Jacquette Timmons, a fInancial behaviorist and president and CEO of Sterling Investment Management in New York City, got interested in financial behavior when the economy soured in the 1980s. She was shocked at the difference between those who were content to ride out the downturn and those who panicked. She figured that those differences needed to be accounted for to nudge people toward good investment decisions.

“Back then, we would have asked a few questions, plunked it into some software and it would have said ‘this is your risk tolerance,’” Timmons said. “But if success with money were a mathematical equation, this would be a much different conversation.”

She recommends advisors help clients determine their attitudes toward the non-money things in their lives and use them to make better investment decisions.

“How do we take your strengths and apply that to money?” she said. “This could be good for an advisor, saying that this will not only help me understand you but help me make better financial decisions on your behalf. That will go a long way.”

Aaron Klein, CEO of Riskalyze, a company that provides portfolio risk assessment software to financial advisors, leans more heavily toward an analytic approach to assessing risk tolerance. He believes that emotions can cloud the right decisions, and his company tries to strip that out to give advisors objective risk scores for clients.

“We were put on Earth to help advisors set aside behavioral personality issues and figure out how to harness behaviors to get to the right outcomes by really trying to remove the emotion from the decisions and bring logic and data to decisions,” Klein said. “The quantitative approach takes a client through an explanation about where they prefer risk and where they prefer certainty using dollar amounts that are relative to them.”

While Klein said personality and qualitative data might help an advisor connect with a client, he doesn’t believe it should drive investment decisions.

“Extroverts tend to have more positive sentiment about the thrill of investing. That does not drive the actual decisionmaking,” he said. “The personality doesn’t change. It’s fairly hard-wired. It will drive qualitative risk questions to tilt a certain way based on personality. But it’s not capturing actual risk tolerance.”

Still, he suggests that understanding some of the whys of a risk assessment is important.
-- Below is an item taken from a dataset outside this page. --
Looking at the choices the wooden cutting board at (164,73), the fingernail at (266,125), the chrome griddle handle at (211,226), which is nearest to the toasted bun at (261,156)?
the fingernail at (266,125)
Once a risk score is computed, advisors are expected to learn more about the factors that led to a particular number.

“It is through that discussion that we actually learn a lot about our clients and what motivates them. It’s the motivation that drives the action,” Klein said.

Putting it into practice
Certainly, getting to know clients over yearslong relationships can tell advisors a lot about personalities. But for those who can’t interact face-to-face with clients as often, especially during the COVID-19 pandemic, or those who are taking on new clients, there are personality tests that could help.

The authors used the NEO-IPIP 60, a survey that assesses people based on the O.C.E.A.N. criteria. Exley said administering the tests and scoring them is easy for advisors to pick up and can make a significant difference in their client relationships. A version of the test and more information can be found at oceantool.me.

“We’ve taught the language to the advisors,” Exley said. “Planners, regardless of experience, can understand O.C.E.A.N. really well.”